— Problème court 1 —
Répondez à ces questions sur l'extrait consacré au délai de contestation de paternité.
(a) Au bout de combien d'années l'homme trompé sur sa paternité ne dispose-t-il plus d'aucun recours ?
(b) À quoi, selon l'extrait, un enfant n'est-il pas comparable ?
(c) Quel type de changement pourrait, d'après la dernière phrase, prévenir beaucoup de ces situations ?
— Problème court 2 —
Poursuivez l'extrait sur le délai de contestation de paternité à la suite de sa dernière phrase.

— Extrait fourni —
= = = = = = =
L’homme qui découvre ou apprend cinq ans après la naissance (dans le cadre du mariage) ou cinq ans après l’acte de reconnaissance (cas hors mariage) que la mère de son enfant lui a menti sur sa paternité ne dispose d’aucun recours.

On peut comprendre le raisonnement qui a présidé à l’instauration de ce délai de cinq ans. Un enfant n’est pas un colis que l’on ballotterait d’une généalogie à une autre. Une fois un lien d’attachement personnel, familial, généalogique mis en place, l’intérêt des enfants n’est sans doute pas de systématiquement tout briser.

Pour autant, ce déni dans lequel la loi enferme parents et enfants est-il toujours la bonne attitude lorsqu’un tel séisme se produit ?

Les réactions dépendront des histoires individuelles et de la personnalité des protagonistes.

Des pères, des enfants, confrontés à ce traumatisme sauront finalement accepter l’inacceptable, sauront porter leur amour parental et filial vers de nouvelles bases et poursuivre pour le meilleur le lien père-enfant, dans la lumière de l’acceptation et non plus dans l’obscurité du mensonge.

Mais peut-il être demandé à tous parmi ces pères, peut-il être demandé à tous parmi ces enfants, une telle capacité de résilience ?

D’autres hommes, d’autres enfants, ne s’en relèveront pas, ou trop mal, en garderont une blessure telle qu’elle oblitérera durablement les relations familiales. La loi obligera ceux-là, pères et enfants, à vivre le mensonge de leur filiation jusqu’à la fin de leurs jours. Est-ce vraiment souhaitable ?

Beaucoup de ces situations pourraient être prévenues par un changement à la fois législatif et culturel.
= = = = = = =
— Enregistrements stockés —
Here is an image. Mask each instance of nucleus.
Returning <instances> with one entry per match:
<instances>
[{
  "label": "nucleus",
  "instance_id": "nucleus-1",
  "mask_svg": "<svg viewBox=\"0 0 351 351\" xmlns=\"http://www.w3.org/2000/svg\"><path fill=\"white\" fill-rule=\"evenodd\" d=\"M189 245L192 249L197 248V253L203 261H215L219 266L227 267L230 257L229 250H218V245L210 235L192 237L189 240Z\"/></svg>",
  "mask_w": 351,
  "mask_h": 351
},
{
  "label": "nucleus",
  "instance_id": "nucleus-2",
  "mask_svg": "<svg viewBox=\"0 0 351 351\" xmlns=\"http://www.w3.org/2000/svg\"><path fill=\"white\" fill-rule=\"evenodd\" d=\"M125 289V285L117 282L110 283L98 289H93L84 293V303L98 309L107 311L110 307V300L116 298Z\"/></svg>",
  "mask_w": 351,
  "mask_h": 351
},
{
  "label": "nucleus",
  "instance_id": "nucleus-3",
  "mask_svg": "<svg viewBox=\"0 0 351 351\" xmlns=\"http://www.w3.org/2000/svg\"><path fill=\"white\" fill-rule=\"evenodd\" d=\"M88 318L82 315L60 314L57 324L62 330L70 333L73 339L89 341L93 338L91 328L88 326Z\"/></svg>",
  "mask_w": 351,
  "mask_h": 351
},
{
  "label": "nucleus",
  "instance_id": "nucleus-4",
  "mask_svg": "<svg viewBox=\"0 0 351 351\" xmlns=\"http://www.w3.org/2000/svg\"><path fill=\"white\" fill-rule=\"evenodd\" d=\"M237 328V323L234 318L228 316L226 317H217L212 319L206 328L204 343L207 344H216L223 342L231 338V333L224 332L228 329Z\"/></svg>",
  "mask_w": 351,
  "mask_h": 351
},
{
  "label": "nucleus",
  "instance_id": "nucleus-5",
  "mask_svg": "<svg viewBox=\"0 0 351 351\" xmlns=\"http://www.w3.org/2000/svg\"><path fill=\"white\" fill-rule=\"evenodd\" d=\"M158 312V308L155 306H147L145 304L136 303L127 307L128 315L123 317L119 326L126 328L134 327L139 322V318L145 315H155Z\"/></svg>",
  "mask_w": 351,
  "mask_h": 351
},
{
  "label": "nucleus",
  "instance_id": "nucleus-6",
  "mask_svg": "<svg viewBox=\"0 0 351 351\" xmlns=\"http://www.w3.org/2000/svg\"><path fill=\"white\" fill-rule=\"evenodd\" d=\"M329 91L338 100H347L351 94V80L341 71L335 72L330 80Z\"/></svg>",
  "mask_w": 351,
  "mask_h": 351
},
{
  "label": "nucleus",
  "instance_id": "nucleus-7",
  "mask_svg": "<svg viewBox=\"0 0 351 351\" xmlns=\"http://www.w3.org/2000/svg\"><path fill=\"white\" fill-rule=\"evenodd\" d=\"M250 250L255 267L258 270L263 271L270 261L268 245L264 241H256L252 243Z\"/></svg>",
= = = = = = =
— Réponse 1 —
(a) Cinq ans, comptés à partir de la naissance dans le cadre du mariage ou de l'acte de reconnaissance hors mariage.
(b) À un colis que l'on ballotterait d'une généalogie à une autre.
(c) Un changement à la fois législatif et culturel.

— Réponse 2 —
L’utilisation du test de paternité est interdite en France hors procédures judiciaires (voir notre page à ce sujet). Contrairement à ce que l’on entend souvent, nous pensons que son autorisation et sa généralisation permettrait plus de confiance et de sérénité dans les couples parentaux. Des doutes ou soupçons peuvent empoisonner durablement, parfois à tort, la vie de toute une famille. Le test de paternité pourrait être pensé dans une sorte de rite d’accueil de l’enfant par son père. Et il serait infiniment préférable, dans le cas où le résultat du test serait négatif, que cela soit dit et assumé dès les débuts plutôt que d’éclater des années plus tard en une crise dévastatrice.

Le mensonge est destructeur, seule la pleine connaissance et acceptation des origines peut apporter épanouissement et sérénité.

Aucun enfant ne devrait grandir dans le mensonge sur ses origines. Aucun homme ne devrait être victime d’un mensonge sur sa paternité. Notre société devrait protéger les hommes et les enfants.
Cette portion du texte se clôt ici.